Farukkhabad

About Farukkhabad

Vishrant Ghaat Ganga River bank, Farrukhabad

Farrukhabad was founded by Nawab Mohammad Khan Bangash, who named it after the reigning emperor Farrukhsiyar, in 1714, the district of Farrukhabad forms part of Kanpur division. The township of Farrukhabad, Fatehgarh consist of two towns, Farrukhabad & Fatehgarh, the former being the headquarters of the Tehsil & the latter forming the headquarters of the district, both lying about 5 Kms apart.

The district as it exists now is bounded by Badaun and Shahjahanpur on the north, Hardoi on the east, Kannauj on the south and district Etah & Mainpuri on the west. Rivers Ganga & Ramganga are located towards the east & Kali Nadi towards the south.

Fatehgarh derives its name from an old fort. Fatehgarh remained a Military Station of considerable importance and in 1802 it became the headquarters of the Governor Generals Agent for the ceded provinces. In 1818 a gun carriage factory was established here.

* **Data section**

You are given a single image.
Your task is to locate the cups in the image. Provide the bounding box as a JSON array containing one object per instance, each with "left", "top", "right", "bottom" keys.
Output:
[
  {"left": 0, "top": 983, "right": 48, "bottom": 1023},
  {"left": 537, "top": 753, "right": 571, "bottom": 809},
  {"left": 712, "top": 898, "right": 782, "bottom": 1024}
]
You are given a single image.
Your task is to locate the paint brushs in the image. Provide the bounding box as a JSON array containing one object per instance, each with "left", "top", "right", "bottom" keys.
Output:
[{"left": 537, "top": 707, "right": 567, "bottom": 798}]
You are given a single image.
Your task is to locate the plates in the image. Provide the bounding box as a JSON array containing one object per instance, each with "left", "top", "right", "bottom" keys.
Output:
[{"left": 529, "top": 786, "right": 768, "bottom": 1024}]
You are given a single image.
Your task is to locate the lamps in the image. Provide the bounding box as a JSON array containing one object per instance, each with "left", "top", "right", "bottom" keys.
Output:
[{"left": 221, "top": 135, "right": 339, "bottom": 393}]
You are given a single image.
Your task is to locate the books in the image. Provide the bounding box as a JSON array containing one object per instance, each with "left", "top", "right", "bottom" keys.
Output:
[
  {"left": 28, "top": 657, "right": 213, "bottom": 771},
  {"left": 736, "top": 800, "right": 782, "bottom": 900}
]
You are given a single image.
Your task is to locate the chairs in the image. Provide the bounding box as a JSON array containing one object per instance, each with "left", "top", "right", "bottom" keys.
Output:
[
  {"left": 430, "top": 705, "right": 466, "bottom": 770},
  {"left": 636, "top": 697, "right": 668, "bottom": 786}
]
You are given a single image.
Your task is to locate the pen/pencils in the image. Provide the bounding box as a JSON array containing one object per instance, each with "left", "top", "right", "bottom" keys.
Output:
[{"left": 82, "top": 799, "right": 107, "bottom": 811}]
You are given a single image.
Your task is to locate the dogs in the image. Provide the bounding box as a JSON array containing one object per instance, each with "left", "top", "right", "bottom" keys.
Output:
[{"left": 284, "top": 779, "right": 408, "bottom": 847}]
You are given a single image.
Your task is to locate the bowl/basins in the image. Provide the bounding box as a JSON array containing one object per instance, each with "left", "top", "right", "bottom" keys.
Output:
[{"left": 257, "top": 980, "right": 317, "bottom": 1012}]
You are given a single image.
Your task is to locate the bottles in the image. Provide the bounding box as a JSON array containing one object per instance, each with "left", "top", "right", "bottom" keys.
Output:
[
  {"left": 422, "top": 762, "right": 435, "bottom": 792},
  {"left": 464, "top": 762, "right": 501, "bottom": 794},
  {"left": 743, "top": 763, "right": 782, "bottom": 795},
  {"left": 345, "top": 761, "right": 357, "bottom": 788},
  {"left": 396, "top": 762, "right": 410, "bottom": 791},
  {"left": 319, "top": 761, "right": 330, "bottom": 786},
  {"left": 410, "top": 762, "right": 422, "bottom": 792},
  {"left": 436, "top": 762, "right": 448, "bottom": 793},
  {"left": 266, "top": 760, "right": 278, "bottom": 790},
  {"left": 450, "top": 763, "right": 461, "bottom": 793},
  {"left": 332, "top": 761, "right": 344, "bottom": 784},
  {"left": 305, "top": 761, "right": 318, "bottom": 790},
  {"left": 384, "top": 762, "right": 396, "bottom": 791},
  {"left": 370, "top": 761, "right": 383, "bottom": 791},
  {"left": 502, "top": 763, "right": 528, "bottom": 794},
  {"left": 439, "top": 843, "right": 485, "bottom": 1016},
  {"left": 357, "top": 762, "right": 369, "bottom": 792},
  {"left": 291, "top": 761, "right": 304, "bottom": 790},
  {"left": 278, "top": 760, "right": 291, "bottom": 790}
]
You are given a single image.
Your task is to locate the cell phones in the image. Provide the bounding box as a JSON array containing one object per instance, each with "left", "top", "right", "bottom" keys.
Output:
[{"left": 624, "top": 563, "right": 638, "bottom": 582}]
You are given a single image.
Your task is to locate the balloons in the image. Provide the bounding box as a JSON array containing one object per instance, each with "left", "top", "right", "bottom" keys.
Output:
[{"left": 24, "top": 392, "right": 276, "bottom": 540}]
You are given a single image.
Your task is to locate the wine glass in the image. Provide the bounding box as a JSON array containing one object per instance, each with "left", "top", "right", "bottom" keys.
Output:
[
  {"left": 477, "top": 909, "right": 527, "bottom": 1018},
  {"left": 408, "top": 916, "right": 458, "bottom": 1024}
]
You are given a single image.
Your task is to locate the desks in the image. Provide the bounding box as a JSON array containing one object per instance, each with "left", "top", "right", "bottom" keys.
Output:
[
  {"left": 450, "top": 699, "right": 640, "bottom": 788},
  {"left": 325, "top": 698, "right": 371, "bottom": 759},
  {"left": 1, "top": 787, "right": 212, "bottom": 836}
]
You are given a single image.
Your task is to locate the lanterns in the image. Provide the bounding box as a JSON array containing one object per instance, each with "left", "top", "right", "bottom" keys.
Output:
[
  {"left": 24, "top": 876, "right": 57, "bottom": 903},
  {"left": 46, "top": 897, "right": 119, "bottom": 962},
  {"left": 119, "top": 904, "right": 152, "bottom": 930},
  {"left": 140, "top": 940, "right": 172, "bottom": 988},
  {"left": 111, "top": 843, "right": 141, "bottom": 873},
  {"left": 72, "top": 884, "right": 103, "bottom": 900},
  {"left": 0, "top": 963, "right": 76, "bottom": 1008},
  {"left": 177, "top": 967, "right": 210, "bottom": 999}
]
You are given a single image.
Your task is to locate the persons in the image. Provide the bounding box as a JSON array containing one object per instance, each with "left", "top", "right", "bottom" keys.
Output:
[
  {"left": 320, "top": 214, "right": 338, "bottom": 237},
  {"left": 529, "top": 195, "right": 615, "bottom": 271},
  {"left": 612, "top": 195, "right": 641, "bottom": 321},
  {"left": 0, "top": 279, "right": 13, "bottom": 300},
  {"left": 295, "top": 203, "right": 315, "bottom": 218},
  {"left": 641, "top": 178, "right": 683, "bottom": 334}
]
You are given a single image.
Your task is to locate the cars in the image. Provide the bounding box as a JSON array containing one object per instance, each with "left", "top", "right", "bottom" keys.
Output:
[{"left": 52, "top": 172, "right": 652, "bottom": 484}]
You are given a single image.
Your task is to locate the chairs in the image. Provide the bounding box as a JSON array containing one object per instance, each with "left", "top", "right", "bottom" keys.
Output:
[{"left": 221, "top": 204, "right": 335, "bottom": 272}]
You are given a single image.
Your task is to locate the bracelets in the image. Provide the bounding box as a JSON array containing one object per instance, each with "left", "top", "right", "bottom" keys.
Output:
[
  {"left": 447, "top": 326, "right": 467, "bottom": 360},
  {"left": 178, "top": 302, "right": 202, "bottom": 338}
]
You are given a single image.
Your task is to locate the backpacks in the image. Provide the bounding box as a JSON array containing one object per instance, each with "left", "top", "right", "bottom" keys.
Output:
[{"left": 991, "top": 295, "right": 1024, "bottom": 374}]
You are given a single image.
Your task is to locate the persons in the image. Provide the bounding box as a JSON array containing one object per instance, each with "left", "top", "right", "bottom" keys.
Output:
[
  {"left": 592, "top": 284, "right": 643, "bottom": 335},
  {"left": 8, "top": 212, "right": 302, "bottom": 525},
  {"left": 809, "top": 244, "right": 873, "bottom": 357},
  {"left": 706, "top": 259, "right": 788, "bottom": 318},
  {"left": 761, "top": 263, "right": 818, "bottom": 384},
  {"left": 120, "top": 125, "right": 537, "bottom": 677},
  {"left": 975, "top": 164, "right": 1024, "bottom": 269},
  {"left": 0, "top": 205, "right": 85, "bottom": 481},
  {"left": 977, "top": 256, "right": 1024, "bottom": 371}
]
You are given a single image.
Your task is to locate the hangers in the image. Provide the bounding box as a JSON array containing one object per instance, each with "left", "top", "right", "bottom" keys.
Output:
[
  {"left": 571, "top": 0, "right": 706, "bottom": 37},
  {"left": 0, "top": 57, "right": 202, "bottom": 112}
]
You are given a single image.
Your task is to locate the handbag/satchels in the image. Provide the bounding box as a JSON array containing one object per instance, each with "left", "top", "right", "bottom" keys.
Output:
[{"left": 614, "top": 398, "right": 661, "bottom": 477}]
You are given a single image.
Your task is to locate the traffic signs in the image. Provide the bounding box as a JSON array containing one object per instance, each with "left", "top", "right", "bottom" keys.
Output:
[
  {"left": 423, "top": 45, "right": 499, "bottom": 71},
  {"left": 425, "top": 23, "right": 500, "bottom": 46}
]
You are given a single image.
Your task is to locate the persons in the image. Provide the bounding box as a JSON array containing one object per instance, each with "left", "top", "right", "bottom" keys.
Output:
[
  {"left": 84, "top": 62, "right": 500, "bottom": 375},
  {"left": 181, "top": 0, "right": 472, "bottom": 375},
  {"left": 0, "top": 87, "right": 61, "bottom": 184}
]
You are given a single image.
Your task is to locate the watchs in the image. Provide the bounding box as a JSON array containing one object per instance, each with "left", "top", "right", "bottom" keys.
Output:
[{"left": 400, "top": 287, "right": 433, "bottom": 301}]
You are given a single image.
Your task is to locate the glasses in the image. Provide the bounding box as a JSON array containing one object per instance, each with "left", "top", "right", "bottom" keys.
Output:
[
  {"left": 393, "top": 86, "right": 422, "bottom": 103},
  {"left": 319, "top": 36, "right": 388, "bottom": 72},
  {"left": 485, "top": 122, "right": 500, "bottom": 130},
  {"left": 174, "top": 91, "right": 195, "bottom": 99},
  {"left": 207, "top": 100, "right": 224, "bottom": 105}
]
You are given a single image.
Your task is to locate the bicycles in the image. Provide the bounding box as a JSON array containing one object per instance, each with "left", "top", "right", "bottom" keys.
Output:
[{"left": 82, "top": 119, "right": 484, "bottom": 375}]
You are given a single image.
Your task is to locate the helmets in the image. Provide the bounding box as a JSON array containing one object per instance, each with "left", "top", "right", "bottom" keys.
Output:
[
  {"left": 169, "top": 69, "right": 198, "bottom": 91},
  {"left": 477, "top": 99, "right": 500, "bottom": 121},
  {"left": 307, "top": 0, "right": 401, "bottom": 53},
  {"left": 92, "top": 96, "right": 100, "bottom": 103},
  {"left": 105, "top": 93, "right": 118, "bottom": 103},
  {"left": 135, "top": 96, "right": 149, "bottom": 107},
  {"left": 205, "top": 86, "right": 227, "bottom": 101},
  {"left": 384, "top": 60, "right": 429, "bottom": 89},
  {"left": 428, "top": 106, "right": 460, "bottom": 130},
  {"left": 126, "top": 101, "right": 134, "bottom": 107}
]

* **Work instructions**
Could you reproduce the full Farrukhabad text above, word for word?

* **Task response**
Farukkhabad

About Farukkhabad

Vishrant Ghaat Ganga River bank, Farrukhabad

Farrukhabad was founded by Nawab Mohammad Khan Bangash, who named it after the reigning emperor Farrukhsiyar, in 1714, the district of Farrukhabad forms part of Kanpur division. The township of Farrukhabad, Fatehgarh consist of two towns, Farrukhabad & Fatehgarh, the former being the headquarters of the Tehsil & the latter forming the headquarters of the district, both lying about 5 Kms apart.

The district as it exists now is bounded by Badaun and Shahjahanpur on the north, Hardoi on the east, Kannauj on the south and district Etah & Mainpuri on the west. Rivers Ganga & Ramganga are located towards the east & Kali Nadi towards the south.

Fatehgarh derives its name from an old fort. Fatehgarh remained a Military Station of considerable importance and in 1802 it became the headquarters of the Governor Generals Agent for the ceded provinces. In 1818 a gun carriage factory was established here.